Adaptive Reward Sharing to Enhance Learning
in the Context of Multiagent Teams

Kyle Tilbury* and David Radke*

* denotes equal contribution

Proceedings: Reinforcement Learning Conference (RLC) 2025


[Click for Paper]

Credo Image Results

Abstract:
Real-world populations include diverse social structures, such as sub-groups or teams, that create heterogeneous incentives that complicate coordination. Agents learning to cooperate in these dynamic environments must be able to adapt their internal incentives with their surroundings. We address this challenge with a decentralized multiagent reinforcement learning framework in which each agent has two policies, a low-level behavioral policy and a high-level reward-sharing policy, to adapt both its behavior and its reward function within mixed-motive environments with social structure. We demonstrate the viability of our approach by showing that agents coordinate more effectively through this simultaneous adaptation of heterogeneous reward-sharing configurations. Empirically, our framework enhances population-level outcomes, overcoming sub-optimal initializations and surpassing non-adaptive fully-cooperative baselines in two evaluation domains. Furthermore, the heterogeneous reward-sharing parameterizations that our method learns prove highly effective when applied to new agent populations, yet identifying such configurations through exhaustive or heuristic search is burdensome in this complex search space.
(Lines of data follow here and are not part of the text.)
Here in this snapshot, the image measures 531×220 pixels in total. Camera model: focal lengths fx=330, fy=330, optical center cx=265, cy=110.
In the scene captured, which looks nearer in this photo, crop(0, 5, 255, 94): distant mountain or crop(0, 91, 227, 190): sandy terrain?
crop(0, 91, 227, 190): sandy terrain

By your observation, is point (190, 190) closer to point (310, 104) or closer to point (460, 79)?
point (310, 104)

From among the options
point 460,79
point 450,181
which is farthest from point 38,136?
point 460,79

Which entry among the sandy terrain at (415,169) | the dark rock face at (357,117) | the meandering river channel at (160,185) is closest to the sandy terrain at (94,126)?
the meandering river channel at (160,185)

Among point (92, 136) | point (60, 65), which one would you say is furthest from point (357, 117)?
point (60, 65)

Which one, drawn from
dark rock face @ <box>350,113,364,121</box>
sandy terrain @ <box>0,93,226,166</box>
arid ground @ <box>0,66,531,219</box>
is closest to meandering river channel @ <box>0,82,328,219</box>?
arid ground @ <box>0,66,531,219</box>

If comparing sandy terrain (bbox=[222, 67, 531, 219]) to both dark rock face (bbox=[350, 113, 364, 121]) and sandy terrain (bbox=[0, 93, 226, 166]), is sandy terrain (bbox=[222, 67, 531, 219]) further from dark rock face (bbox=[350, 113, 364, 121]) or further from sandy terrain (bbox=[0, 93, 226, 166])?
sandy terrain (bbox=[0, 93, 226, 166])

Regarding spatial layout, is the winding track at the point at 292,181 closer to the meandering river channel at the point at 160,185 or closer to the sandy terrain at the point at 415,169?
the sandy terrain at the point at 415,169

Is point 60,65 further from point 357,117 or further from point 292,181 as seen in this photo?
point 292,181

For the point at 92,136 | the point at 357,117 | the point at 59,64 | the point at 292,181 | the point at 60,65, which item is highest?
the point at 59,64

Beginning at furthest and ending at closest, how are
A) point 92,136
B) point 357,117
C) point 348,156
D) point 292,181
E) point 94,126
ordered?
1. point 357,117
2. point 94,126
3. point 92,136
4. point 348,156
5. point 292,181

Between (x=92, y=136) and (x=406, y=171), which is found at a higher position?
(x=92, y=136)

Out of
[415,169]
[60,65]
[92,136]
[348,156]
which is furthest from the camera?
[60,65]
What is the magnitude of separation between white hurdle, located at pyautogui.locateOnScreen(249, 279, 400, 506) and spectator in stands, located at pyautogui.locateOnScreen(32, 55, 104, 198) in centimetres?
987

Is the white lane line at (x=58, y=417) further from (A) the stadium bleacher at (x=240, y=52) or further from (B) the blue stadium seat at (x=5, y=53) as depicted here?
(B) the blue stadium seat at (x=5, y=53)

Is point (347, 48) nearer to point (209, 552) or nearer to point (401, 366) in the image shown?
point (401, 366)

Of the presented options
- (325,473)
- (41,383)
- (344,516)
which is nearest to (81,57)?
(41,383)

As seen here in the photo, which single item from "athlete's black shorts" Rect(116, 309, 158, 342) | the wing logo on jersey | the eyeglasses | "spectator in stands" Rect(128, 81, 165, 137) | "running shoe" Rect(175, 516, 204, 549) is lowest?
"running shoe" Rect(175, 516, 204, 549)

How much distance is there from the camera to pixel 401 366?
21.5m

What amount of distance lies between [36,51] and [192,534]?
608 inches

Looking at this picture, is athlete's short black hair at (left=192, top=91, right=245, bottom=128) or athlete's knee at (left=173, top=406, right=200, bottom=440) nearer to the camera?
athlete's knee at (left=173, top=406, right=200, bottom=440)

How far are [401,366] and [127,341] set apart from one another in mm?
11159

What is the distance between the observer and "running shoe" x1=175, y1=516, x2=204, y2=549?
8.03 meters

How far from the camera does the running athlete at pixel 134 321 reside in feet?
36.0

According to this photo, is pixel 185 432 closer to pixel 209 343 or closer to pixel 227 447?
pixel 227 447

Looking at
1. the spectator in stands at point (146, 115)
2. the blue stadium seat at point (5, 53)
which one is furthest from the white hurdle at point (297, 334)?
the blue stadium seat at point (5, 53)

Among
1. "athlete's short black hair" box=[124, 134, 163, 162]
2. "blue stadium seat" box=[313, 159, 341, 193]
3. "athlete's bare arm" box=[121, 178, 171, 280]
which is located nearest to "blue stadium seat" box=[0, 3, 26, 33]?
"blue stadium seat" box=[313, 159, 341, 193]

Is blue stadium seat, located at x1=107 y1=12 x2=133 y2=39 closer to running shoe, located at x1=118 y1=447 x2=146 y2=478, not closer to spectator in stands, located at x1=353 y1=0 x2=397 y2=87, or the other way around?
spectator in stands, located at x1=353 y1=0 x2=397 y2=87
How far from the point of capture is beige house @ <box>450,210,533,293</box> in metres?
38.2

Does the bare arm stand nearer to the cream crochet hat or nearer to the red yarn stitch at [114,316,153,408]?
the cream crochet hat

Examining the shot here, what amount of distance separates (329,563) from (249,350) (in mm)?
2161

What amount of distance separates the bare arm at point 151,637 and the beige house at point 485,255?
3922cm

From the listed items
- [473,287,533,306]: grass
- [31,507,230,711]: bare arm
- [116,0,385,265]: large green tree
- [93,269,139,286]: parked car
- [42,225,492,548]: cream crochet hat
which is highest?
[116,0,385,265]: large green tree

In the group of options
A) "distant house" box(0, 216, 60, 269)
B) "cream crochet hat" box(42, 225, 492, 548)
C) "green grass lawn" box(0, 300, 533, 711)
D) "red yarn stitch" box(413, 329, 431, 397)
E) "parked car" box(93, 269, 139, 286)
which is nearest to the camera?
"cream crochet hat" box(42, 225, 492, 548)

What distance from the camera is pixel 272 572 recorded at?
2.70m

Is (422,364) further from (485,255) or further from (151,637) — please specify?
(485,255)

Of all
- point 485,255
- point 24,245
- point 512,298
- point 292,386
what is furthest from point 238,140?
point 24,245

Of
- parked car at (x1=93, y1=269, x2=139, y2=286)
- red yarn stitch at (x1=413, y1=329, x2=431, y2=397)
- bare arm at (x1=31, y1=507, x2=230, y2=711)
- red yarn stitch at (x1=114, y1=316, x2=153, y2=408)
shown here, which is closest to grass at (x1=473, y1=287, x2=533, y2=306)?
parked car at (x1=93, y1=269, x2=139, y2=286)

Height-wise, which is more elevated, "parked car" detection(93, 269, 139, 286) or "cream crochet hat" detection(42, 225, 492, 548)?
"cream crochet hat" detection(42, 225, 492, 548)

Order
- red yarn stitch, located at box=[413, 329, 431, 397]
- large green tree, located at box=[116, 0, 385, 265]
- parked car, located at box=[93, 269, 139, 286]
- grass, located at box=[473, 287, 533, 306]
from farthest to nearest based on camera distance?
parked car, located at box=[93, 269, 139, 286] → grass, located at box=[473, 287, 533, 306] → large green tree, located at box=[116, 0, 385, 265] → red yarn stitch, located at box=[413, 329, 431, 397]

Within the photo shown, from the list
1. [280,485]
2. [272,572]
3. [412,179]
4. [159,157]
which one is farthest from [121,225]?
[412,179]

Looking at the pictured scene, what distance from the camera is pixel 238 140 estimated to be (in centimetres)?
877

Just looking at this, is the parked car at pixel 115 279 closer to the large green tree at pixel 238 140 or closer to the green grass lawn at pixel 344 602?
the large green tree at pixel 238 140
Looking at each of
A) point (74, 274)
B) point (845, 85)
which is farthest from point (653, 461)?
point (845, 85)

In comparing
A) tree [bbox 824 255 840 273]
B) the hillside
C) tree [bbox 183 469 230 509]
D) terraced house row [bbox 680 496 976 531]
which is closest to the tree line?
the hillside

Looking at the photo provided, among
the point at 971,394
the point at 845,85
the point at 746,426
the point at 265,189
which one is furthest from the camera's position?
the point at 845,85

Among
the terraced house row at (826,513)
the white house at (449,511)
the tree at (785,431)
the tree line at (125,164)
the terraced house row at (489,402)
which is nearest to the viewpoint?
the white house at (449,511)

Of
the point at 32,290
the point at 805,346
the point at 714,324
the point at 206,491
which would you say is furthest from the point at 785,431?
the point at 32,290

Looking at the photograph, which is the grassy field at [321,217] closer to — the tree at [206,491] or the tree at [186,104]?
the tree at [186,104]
By enabling agents to learn and adapt to heterogeneous reward-sharing schemes, our work better captures more diverse dynamics with social structures and varying incentives.

Preceeding Works:

Dynamic Reward Sharing to Enhance Learning in the Context of Multiagent Teams (AAMAS 2025)

The Importance of Credo in Multiagent Learning (AAMAS 2023)

Towards a Better Understanding of Learning with Multiagent Teams (IJCAI 2023)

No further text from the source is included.